I regret every time that I push myself this far, and yet I continue to do it. I must be a glutton for punishment. In all actuality though, I usually don’t realize that I have overdone it until it’s too late. The thing is, I feel okay during the activity and it isn’t until hours or even days later that the full effect sets in (the same is true for most late stage Lyme patients). This is especially true now that I am starting to feel slightly better. When I first started treatment, I felt like I was dying! There was no overdoing it because I couldn’t even manage to get myself out of bed. Now that I have some choices, I have to find that tricky balance between moving forward in life and not backsliding into the bottom of a pit. For me, this is almost (almost) harder than when I didn’t have any options – only because I crave my old life. The one where I went to work and school, wrote for fun, ran marathons, did cross fit four days a week, drove myself everywhere, and could walk my dog without having a meltdown afterwards. The place that I’m at feels more like limbo than life; however, that’s something I’m working on. I not only want to be okay right now, but I also want to embrace my life no matter how it is defined. I still have at least a year plus of treatment before I can even dream of reconnecting with my old life but I also have to accept that my life is forever changed. I may be able to return to all of the activities of my old life, but then again I may not. In either case, I cannot put my life on hold for the next couple of years to find out. That’s where the limbo feeling comes in. The only way to escape this feeling is to move on. Truly move on. Instead of mourning for the life I once had, I am trying (sometimes while kicking and screaming), to embrace the life I have now. The fact that I can now get out of bed, make food for myself, or even drive down the block is amazing. I’m kidding myself if I think otherwise. In this new life, I have also been able to care for myself like I have never done before – like most of us living in today’s society have never done. I’m learning to sew, make jewelry and create cards. I’m taking an online class, watching TED talks and past CrossFit® games/regionals, and I’m getting to write this blog.
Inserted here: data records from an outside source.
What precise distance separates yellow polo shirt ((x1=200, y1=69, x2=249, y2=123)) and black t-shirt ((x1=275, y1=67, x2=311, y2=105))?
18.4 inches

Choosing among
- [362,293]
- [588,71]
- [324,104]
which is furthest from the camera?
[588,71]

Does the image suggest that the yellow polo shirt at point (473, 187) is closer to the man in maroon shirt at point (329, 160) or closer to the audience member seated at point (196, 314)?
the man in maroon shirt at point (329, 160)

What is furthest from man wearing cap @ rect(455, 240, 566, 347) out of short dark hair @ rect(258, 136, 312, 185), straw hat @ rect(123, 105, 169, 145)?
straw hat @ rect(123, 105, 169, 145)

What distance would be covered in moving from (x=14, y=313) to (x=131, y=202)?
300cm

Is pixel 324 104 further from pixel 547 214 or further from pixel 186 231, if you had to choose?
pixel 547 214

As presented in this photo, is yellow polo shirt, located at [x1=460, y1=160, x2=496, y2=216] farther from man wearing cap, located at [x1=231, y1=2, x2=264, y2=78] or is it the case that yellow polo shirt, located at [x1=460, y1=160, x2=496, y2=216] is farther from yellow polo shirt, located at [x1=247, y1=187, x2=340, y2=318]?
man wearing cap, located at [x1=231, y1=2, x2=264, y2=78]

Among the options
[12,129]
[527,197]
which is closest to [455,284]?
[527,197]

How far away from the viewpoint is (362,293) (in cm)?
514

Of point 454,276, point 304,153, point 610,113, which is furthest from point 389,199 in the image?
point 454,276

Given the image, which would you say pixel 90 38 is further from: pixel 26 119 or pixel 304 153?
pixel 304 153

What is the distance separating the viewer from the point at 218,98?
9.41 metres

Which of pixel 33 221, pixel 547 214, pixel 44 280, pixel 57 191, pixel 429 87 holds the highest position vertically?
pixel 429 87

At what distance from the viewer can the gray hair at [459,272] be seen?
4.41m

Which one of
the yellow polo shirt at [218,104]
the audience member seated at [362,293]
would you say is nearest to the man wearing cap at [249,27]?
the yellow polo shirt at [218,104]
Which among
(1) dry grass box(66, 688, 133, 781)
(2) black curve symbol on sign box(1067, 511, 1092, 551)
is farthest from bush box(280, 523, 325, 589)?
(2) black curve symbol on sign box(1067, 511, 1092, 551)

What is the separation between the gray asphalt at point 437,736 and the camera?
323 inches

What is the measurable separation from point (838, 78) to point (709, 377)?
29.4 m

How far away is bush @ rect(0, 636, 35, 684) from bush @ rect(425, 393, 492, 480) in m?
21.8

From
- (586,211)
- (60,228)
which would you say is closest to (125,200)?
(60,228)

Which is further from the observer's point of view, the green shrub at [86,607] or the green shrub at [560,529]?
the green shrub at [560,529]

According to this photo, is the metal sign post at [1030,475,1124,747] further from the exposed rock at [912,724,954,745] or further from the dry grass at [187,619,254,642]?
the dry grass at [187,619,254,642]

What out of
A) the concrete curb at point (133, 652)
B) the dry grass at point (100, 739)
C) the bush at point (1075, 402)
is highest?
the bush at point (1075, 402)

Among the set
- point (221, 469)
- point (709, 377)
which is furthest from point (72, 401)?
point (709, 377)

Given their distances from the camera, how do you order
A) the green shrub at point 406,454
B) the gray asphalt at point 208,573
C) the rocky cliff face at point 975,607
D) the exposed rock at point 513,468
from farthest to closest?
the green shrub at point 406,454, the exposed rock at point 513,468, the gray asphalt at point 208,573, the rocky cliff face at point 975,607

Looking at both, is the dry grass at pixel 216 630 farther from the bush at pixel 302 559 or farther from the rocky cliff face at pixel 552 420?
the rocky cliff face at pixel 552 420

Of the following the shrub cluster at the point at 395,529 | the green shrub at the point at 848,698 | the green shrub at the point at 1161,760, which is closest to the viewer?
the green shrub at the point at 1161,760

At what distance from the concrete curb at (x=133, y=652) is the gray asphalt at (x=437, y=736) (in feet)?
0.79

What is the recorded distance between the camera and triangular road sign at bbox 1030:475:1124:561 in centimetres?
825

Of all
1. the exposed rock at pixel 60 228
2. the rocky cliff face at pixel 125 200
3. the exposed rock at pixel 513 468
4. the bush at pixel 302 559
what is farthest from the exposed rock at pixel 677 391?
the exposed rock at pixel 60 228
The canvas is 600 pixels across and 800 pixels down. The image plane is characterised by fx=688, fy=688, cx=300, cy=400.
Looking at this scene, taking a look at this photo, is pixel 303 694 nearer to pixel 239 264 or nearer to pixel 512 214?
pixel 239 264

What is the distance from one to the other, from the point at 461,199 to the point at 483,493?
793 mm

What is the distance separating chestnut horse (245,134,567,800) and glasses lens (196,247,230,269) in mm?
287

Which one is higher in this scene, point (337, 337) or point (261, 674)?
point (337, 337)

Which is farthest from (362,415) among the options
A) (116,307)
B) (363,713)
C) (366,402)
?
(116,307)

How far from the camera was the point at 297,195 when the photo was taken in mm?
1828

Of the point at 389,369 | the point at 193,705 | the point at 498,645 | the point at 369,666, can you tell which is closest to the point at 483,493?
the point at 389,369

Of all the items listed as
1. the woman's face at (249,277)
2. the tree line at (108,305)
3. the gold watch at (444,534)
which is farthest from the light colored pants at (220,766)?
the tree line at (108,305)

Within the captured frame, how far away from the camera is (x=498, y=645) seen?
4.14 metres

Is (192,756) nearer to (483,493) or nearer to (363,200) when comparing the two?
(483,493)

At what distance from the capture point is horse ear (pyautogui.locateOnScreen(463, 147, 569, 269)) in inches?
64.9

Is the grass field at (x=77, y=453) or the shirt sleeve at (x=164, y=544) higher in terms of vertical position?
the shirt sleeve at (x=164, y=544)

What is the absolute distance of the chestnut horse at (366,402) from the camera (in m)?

So here I am today, creating the new normal for my life. I forced myself out of bed, took some meds, made some breakfast (bacon, eggs, and leftover paleo sweet potato pancakes, yum!), then forced down another handful of pills, which leads me to writing this now. I may feel crappy, and I may not be headed to work, followed by a run or a CrossFit class, but I am blessed. So incredibly blessed! Besides all of the new and creative skill sets I’m learning, I have an amazingly supportive husband, and friends/family who support me unconditionally. I have a house to live in, food to eat, pets to love, and a beautiful day outside. This is all not to mention how fortunate I am to have the option of treatment and the wisdom of an incredible doctor who has gone through this herself and come out the other side. I am blessed. During those dark days and times, I may not always remember that fact but it doesn’t change it.
Now I’m going to go crawl back into bed for a while and help my body heal. While in my old life that may not have been what I would have wanted to do today, in this new chance at life, I am grateful to have a bed to crawl into, the time to heal, and the opportunity to live a life at all.
“There will be many chapters in your life. Don’t get lost in the one you’re in now.”